** begin Information supplied **
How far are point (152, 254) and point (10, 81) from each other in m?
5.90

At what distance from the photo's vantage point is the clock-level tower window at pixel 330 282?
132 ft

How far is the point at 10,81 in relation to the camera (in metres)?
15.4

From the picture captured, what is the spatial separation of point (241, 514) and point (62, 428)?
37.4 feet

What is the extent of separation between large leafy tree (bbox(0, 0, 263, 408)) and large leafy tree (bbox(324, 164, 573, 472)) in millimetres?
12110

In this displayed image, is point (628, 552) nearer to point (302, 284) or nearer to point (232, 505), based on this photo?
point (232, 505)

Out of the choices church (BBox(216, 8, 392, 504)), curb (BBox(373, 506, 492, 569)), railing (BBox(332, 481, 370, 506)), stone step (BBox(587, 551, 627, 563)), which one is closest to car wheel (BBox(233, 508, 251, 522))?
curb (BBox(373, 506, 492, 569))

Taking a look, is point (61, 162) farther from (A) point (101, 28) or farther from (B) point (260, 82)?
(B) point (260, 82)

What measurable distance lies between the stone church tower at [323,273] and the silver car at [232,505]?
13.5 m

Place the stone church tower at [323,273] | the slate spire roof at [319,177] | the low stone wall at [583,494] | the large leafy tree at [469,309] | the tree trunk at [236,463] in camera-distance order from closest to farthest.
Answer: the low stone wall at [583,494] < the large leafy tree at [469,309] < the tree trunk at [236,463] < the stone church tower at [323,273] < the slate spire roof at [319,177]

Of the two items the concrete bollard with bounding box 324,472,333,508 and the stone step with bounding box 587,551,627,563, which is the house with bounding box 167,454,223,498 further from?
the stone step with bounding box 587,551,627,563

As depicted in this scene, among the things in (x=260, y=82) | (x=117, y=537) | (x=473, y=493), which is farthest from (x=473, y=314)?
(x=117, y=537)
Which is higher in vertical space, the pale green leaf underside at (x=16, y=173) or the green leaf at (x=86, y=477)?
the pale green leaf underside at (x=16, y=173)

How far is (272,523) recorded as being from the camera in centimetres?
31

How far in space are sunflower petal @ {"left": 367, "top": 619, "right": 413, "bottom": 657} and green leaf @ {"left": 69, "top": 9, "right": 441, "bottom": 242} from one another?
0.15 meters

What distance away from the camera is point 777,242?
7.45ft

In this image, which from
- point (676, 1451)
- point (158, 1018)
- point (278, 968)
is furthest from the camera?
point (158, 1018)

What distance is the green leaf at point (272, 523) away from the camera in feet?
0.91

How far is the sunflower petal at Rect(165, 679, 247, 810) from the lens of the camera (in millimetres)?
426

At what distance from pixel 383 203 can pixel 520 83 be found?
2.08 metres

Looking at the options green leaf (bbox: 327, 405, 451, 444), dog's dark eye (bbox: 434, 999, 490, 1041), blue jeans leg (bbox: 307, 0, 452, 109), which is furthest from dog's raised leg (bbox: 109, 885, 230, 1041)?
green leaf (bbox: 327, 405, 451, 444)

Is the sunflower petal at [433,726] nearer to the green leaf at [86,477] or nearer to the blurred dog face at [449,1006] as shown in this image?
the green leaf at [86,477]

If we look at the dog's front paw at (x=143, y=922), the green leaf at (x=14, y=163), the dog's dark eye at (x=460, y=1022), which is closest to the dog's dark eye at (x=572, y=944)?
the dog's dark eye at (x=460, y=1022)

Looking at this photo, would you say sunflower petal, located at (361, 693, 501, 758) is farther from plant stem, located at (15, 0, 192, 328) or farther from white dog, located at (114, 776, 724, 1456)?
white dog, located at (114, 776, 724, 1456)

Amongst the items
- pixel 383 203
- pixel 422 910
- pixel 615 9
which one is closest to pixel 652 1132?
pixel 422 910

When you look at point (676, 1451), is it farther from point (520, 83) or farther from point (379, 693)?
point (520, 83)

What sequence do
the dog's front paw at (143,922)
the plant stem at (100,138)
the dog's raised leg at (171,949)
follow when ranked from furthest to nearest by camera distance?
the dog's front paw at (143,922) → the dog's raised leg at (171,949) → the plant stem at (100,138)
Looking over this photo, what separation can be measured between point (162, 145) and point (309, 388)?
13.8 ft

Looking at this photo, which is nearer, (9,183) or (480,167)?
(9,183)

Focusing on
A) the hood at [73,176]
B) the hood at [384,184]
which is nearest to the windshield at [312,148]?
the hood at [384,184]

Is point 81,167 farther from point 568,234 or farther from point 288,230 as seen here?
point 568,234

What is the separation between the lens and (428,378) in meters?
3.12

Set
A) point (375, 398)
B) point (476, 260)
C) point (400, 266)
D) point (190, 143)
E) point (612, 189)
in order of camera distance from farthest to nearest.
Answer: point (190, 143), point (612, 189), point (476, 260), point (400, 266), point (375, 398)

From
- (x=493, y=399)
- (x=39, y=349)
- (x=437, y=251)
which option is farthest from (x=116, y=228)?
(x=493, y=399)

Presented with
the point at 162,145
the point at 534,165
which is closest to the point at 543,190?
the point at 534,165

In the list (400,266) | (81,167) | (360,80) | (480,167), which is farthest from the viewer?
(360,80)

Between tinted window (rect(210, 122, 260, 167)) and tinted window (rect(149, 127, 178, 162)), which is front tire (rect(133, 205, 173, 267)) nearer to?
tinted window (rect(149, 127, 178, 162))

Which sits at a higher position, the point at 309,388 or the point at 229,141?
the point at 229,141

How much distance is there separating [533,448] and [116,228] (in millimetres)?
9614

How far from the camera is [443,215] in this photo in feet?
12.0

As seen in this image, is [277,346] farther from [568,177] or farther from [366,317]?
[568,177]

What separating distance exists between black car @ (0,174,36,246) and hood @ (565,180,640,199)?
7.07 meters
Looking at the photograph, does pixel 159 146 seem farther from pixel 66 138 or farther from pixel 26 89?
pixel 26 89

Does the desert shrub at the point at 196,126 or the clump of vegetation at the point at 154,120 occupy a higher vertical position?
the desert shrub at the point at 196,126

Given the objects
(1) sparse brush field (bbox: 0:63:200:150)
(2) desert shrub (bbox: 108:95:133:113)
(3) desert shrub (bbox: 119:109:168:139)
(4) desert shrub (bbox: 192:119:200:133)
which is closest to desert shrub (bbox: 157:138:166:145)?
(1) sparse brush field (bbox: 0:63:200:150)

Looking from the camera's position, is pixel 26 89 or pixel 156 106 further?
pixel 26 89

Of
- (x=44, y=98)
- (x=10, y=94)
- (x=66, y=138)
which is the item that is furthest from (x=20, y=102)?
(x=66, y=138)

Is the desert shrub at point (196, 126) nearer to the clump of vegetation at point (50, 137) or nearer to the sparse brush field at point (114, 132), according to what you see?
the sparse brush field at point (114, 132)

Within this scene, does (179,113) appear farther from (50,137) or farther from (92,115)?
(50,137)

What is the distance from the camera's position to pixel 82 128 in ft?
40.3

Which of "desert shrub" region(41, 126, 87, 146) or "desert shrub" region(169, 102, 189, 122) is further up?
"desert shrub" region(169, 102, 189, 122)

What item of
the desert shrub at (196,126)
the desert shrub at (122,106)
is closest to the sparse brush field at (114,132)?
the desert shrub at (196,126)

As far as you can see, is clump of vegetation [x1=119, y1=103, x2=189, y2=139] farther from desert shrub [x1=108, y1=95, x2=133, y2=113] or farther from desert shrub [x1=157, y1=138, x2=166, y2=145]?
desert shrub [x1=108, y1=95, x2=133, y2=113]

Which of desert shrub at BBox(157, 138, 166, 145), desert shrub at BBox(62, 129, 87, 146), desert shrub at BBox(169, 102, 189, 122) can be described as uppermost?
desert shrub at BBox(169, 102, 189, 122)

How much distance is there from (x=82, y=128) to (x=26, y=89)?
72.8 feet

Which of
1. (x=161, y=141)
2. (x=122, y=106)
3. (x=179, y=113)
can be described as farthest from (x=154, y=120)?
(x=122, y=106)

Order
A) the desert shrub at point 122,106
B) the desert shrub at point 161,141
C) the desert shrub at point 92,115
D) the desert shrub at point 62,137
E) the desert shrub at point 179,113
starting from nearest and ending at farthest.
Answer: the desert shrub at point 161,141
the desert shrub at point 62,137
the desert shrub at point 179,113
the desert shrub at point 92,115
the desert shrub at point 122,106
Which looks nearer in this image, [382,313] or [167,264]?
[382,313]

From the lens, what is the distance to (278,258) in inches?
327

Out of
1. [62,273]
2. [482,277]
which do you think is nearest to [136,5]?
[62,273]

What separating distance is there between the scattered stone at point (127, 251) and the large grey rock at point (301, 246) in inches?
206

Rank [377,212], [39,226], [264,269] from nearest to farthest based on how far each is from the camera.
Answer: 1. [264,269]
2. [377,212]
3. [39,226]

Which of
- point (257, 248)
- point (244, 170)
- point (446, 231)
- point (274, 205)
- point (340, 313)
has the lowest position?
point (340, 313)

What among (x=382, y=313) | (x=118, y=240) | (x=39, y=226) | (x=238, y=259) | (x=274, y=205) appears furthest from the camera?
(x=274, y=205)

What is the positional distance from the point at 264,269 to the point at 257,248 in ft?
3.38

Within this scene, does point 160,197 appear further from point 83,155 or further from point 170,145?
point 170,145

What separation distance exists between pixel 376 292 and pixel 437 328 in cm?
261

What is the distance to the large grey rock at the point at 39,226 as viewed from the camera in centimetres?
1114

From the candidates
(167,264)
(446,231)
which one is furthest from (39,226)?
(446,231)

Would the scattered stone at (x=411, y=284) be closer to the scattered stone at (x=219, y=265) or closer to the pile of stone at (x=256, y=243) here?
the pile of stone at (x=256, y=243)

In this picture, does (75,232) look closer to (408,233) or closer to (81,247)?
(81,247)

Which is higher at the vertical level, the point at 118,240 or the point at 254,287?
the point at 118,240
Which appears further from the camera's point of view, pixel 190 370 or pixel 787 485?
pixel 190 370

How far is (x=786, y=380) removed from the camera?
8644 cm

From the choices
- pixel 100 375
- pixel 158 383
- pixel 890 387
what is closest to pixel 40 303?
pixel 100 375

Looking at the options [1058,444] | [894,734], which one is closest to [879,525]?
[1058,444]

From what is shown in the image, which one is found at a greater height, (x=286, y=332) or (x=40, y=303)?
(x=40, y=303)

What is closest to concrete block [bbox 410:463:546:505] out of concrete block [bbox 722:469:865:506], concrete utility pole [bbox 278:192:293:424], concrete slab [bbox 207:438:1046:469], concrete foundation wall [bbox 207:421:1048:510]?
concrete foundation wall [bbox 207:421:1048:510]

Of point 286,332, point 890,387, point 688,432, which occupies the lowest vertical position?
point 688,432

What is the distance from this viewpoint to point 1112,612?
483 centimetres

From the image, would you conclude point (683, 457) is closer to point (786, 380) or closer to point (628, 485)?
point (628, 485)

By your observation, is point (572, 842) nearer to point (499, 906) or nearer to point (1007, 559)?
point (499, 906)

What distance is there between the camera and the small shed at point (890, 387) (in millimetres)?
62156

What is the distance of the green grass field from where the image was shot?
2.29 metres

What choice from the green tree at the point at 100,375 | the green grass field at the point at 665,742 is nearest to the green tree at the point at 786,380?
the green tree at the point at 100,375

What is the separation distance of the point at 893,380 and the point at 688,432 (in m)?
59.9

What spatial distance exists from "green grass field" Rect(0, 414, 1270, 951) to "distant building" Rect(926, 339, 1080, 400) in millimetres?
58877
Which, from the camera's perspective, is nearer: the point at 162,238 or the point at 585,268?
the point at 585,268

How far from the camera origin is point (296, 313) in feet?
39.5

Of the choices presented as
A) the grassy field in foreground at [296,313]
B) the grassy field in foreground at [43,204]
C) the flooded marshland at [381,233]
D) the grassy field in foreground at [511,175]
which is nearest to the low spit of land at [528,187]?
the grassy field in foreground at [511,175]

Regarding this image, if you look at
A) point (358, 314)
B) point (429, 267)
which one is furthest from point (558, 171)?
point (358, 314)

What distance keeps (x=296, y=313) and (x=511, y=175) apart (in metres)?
** end Information supplied **
→ **What you are asked to do**: Please repeat word for word the stretch of the records from the line containing "What spatial distance" through the end of the records.

→ **Completed exercise**:
What spatial distance exists from "green grass field" Rect(0, 414, 1270, 951) to "distant building" Rect(926, 339, 1080, 400) in millimetres?
58877
Which, from the camera's perspective, is nearer: the point at 162,238 or the point at 585,268?
the point at 585,268

How far from the camera origin is point (296, 313) in feet?
39.5

Of the choices presented as
A) the grassy field in foreground at [296,313]
B) the grassy field in foreground at [43,204]
C) the flooded marshland at [381,233]
D) the grassy field in foreground at [511,175]
which is nearest to the low spit of land at [528,187]?
the grassy field in foreground at [511,175]

Regarding this image, if you look at
A) point (358, 314)
B) point (429, 267)
which one is furthest from point (558, 171)?
point (358, 314)

What distance keeps (x=296, y=313) and (x=511, y=175) apart (in metres)?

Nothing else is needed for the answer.